> Aufgabe A: Übersetze bitte den Satz „Fliesen, Carrara-Marmor, Badewannen und sonstige Ausstattung bezog er unmittelbar aus Italien.“ aus dem ausgewählten Auszug ins Englische.

> Ausgewählter Auszug:
· · · ·

Rz. 309
Die Zuordnung von Nachlassverbindlichkeiten kann bei Nachlassspaltung und unterschiedlichen Beteiligungsquoten an den einzelnen Nachlassteilen zum Streitpunkt werden – wird doch z.B. der testamentarische Erbe versuchen, diese nach Möglichkeit dem Nachlassteil zuzuordnen, der besonders hoch mit Pflichtteilen belastet ist, oder gar diese in mehreren Nachlassmassen gleichzeitig anzusetzen.
Rz. 310
Beispiel
Der italienische Erblasser betrieb ein Unternehmen, das auf die Ausstattung von Badezimmern in Hamburger Villen spezialisiert war. Fliesen, Carrara-Marmor, Badewannen und sonstige Ausstattung bezog er unmittelbar aus Italien. Die Finanzierung der Importe übernahm die Hamburger Sparkasse, der er zur Sicherheit eine Grundschuld an seinem Eigenheim in Blankenese bestellt hatte. Seine deutsche Ehefrau hatte er für das Eigenheim nach deutschem Recht durch im Jahr 2011 beurkundeten Erbvertrag zur Alleinerbin eingesetzt, indem er im Erbvertrag den in Deutschland belegenen Immobilienbesitz gem. Art. 25 Abs. 2 EGBGB a.F. dem deutschen Recht unterstellte. Für das restliche, italienischem Erbstatut unterliegende Vermögen setzte er sie durch Einzeltestament zur Alleinerbin ein. Die drei Kinder machen Pflichtteile nach deutschem und italienischem Recht geltend. Die Beteiligten streiten darüber, ob der auf 492.000 EUR valutierende Betriebsmittelkredit den Wert des Hauses oder des beweglichen Vermögens mindert.

· · · ·

> Bereitgestellte Daten:
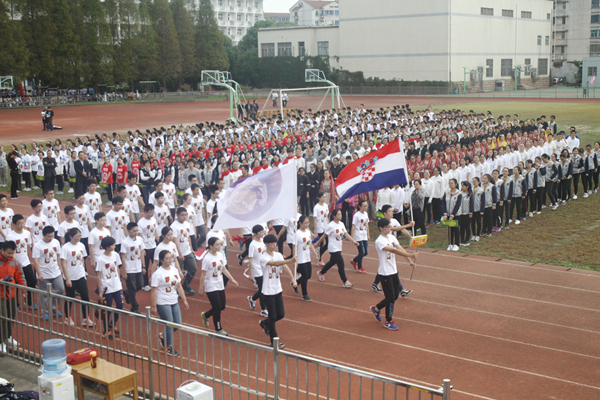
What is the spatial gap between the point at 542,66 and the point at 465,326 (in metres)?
75.5

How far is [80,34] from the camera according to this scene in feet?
214

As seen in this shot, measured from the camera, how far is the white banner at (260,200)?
9469 mm

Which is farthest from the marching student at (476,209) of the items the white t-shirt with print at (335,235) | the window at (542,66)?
the window at (542,66)

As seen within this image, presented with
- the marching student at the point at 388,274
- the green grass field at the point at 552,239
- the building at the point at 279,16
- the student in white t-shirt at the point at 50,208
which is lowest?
the green grass field at the point at 552,239

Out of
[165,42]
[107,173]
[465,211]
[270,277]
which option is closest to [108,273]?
[270,277]

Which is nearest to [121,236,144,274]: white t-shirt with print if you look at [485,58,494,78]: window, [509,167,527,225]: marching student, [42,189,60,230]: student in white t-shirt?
[42,189,60,230]: student in white t-shirt

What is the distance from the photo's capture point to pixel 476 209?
49.7 feet

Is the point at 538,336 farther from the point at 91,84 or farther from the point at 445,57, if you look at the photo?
the point at 91,84

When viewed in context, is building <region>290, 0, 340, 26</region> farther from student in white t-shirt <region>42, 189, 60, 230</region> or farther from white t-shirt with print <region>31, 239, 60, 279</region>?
white t-shirt with print <region>31, 239, 60, 279</region>

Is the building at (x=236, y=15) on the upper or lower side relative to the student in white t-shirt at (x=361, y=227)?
upper

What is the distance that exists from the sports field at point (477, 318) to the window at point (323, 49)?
6255 cm

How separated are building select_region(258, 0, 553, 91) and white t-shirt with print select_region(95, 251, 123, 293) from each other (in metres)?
60.8

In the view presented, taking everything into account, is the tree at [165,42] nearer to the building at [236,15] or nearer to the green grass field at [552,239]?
the green grass field at [552,239]

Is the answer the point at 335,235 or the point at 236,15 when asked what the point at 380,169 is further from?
the point at 236,15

· · · ·

> Aufgabe B: Gib jede Zeile der Datensätze wieder, in der das Wort „presented“ vorkommt. Groß- und Kleinschreibung zählt.

> Lösung A: He sourced tiles, Carrara marble, bathtubs and other fittings directly from Italy.

> Lösung B:
As seen within this image, presented with
In the view presented, taking everything into account, is the tree at [165,42] nearer to the building at [236,15] or nearer to the green grass field at [552,239]?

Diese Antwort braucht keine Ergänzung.